(Collection entries)

____________

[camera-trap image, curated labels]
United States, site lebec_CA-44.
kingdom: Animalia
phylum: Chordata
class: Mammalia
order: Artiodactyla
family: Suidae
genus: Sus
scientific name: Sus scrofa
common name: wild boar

____________

ASSIGNED TASK »
What you return must match the data word for word.

ANSWER TO THIS EXERCISE »
[camera-trap image, curated labels]
United States, site lebec_CA-44.
kingdom: Animalia
phylum: Chordata
class: Mammalia
order: Artiodactyla
family: Suidae
genus: Sus
scientific name: Sus scrofa
common name: wild boar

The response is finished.